Help understanding a passage from a proof of change of variables formula

[psie]

TL;DR

I'm reading a proof of the change of variables formula for a $C^1$ diffeomorphism $G:\Omega\subset\mathbb R^n\to\mathbb R^n$ in Folland for the Lebesgue integral, that is $$\int_{G(\Omega)}f(x)\,dx=\int_\Omega f\circ G(x)|\det D_xG|\,dx.$$Here $D_xG$ is the Jacobian matrix. There's a reference to an earlier theorem that I struggle with.

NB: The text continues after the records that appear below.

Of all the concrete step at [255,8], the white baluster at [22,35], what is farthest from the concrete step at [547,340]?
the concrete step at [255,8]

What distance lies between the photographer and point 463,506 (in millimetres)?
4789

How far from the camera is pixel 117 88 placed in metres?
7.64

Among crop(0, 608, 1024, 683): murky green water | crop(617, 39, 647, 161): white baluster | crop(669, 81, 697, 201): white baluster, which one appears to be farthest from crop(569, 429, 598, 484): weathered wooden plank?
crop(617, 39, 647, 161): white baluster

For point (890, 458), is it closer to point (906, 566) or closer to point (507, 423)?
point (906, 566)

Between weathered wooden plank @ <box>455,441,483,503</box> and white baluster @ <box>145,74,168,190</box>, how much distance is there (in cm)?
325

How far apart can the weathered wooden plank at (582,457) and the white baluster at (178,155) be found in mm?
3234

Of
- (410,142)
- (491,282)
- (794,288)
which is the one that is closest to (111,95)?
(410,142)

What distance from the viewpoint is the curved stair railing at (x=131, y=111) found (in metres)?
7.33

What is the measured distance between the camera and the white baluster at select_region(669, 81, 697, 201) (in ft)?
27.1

Here's an excerpt from the proof of the change of variables formula in Folland's book (Theorem 2.47, page 76, 2nd edition, 6th and later printings):

Let $W_K=\Omega\cap\{x:|x|<K\text{ and } |\det D_xG|<K\}$. If $E$ is a Borel subset of $W_K$, by Theorem 2.40 there is a decreasing sequence of open sets $U_j\subset W_{K+1}$ such that $E\subset \bigcap_1^\infty U_j$ and $m\left(\bigcap_1^\infty U_j\setminus E\right)=0$.

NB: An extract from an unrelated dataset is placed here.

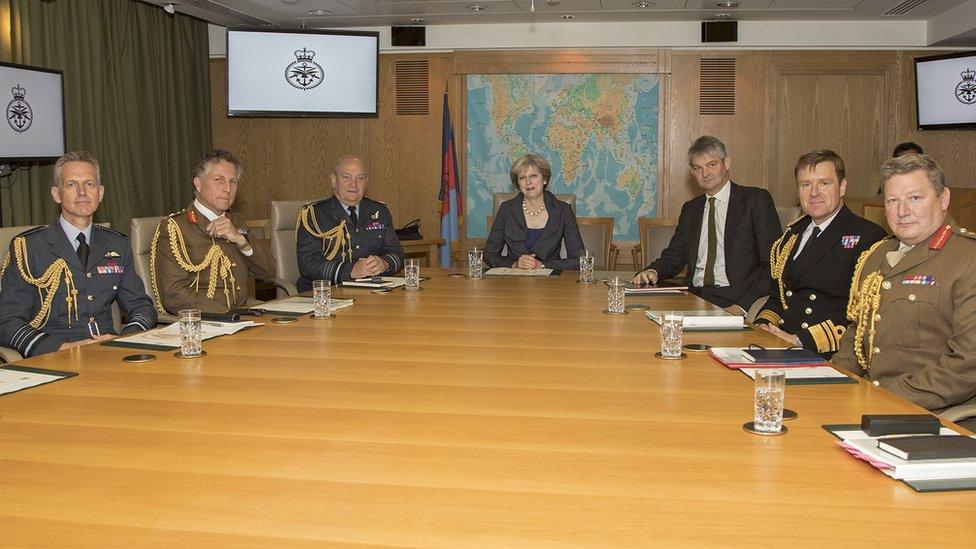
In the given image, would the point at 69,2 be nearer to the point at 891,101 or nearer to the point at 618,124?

For reference, see Theorem 2.40 below. I don't understand how he is using Theorem 2.40 in the quoted passage. Which part of Theorem 2.40 is he using? Moreover, I don't understand the role of $W_K$ and in particular, why $U_j\subset W_{K+1}$? It'd be awesome if someone could clarify these points.

 

[psie]

I've worked it out I think. He uses part (a) and everything follows from this. I know, I didn't give a lot of context, but the proof is long.